— Your goal —
Please transcribe the listing below in full and word for word, without its pictures.

— The input —
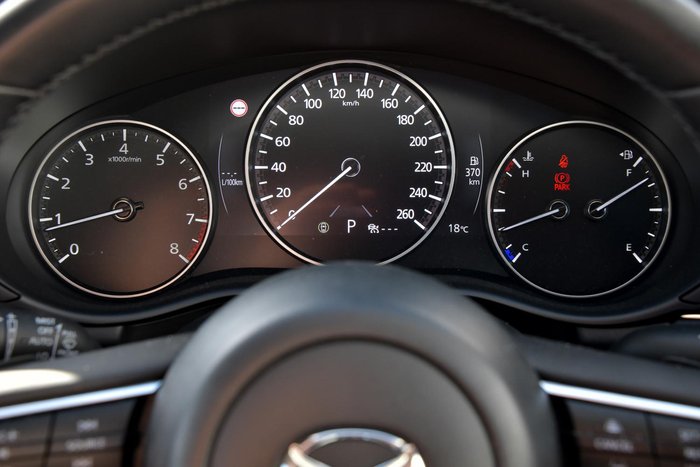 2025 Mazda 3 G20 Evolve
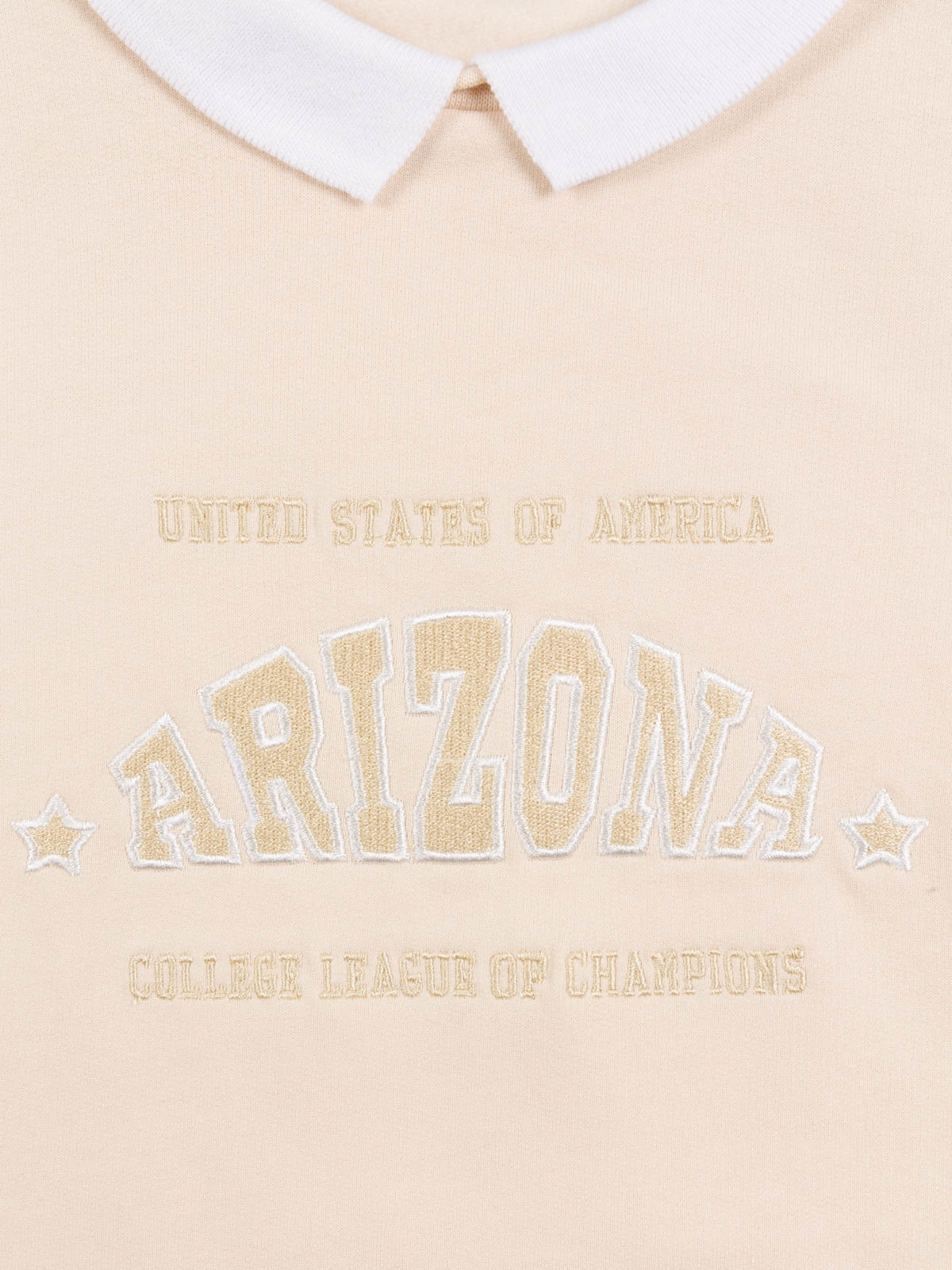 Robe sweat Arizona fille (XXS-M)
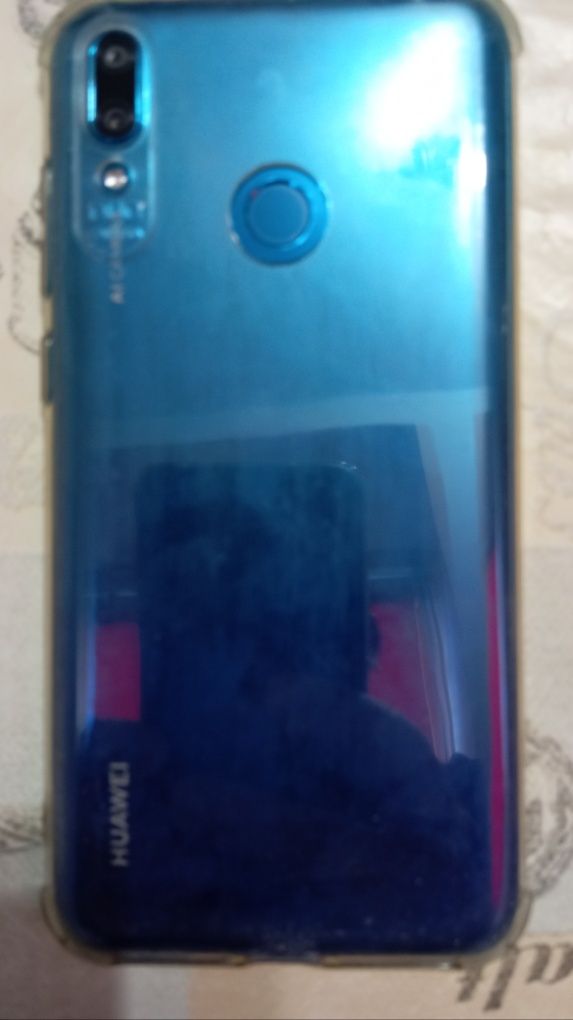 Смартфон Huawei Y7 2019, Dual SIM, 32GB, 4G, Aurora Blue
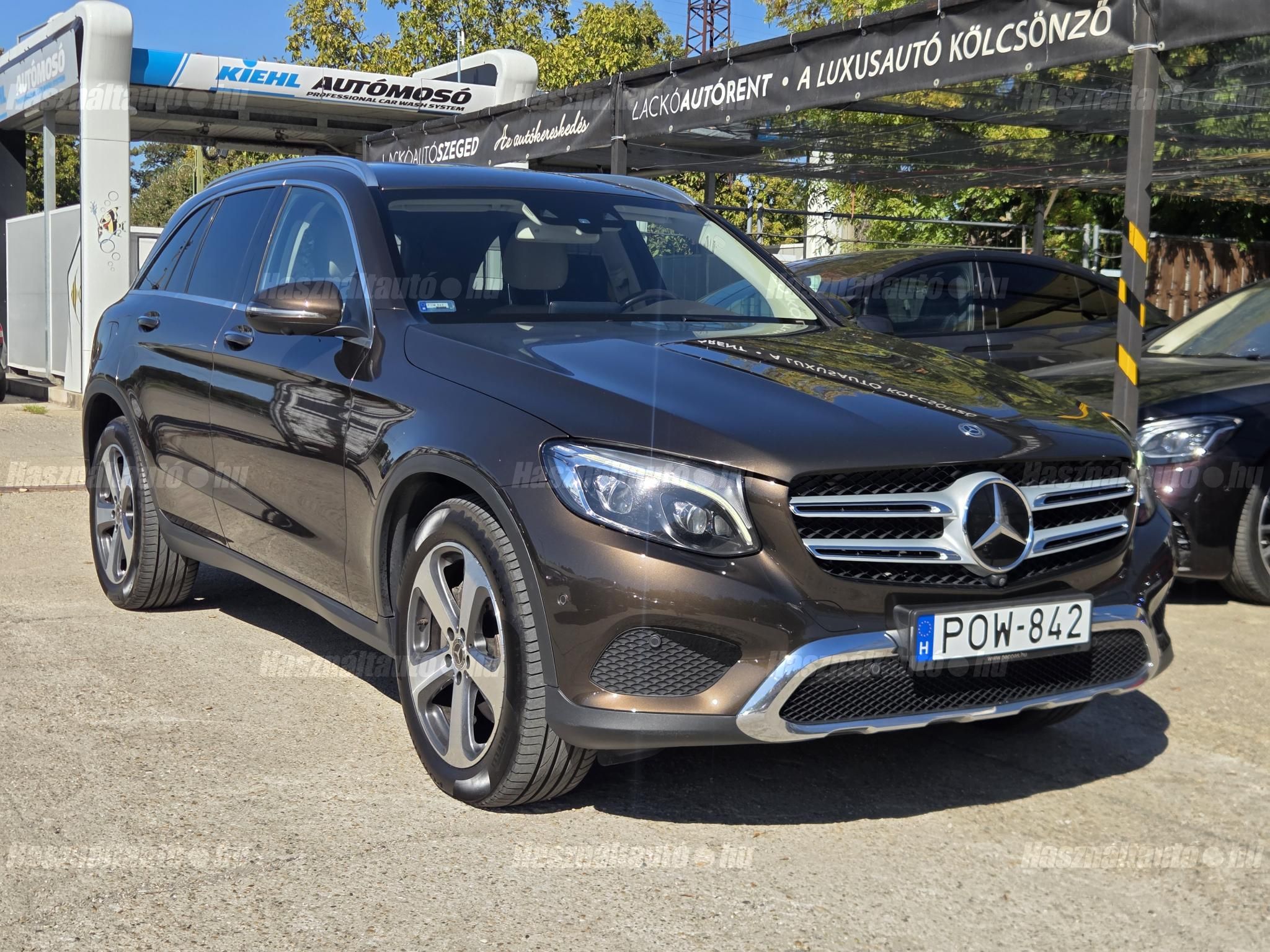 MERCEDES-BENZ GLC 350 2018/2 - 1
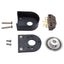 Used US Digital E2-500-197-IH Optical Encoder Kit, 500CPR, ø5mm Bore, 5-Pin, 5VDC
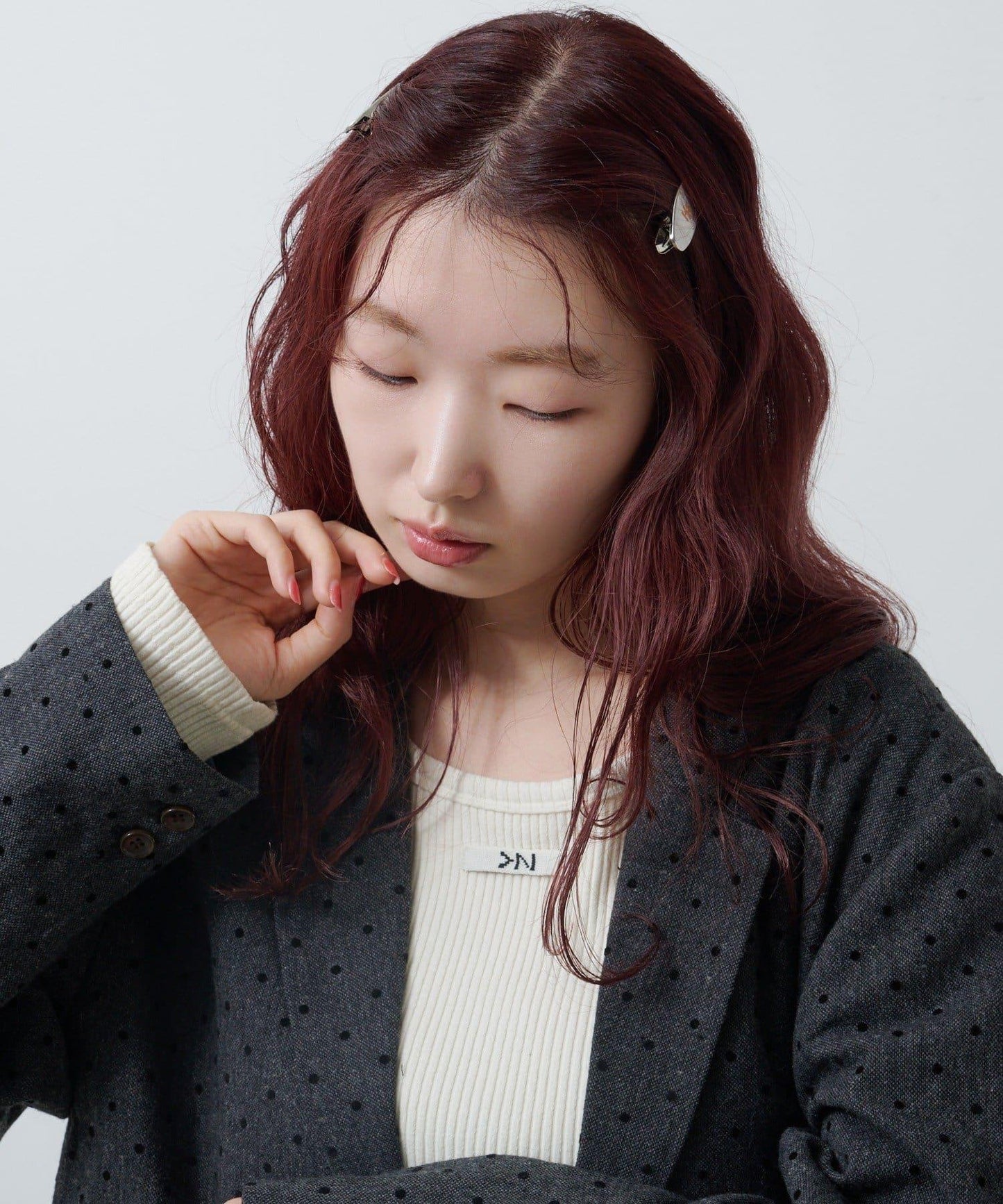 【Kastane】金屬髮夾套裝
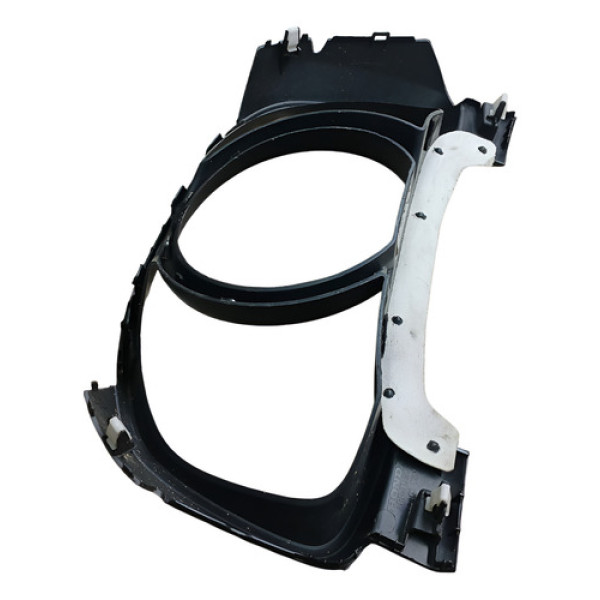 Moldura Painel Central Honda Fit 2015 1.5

— Exercise solution —
 2025 Mazda 3 G20 Evolve
 Robe sweat Arizona fille (XXS-M)
 Смартфон Huawei Y7 2019, Dual SIM, 32GB, 4G, Aurora Blue
 MERCEDES-BENZ GLC 350 2018/2 - 1
 Used US Digital E2-500-197-IH Optical Encoder Kit, 500CPR, ø5mm Bore, 5-Pin, 5VDC
 【Kastane】金屬髮夾套裝
 Moldura Painel Central Honda Fit 2015 1.5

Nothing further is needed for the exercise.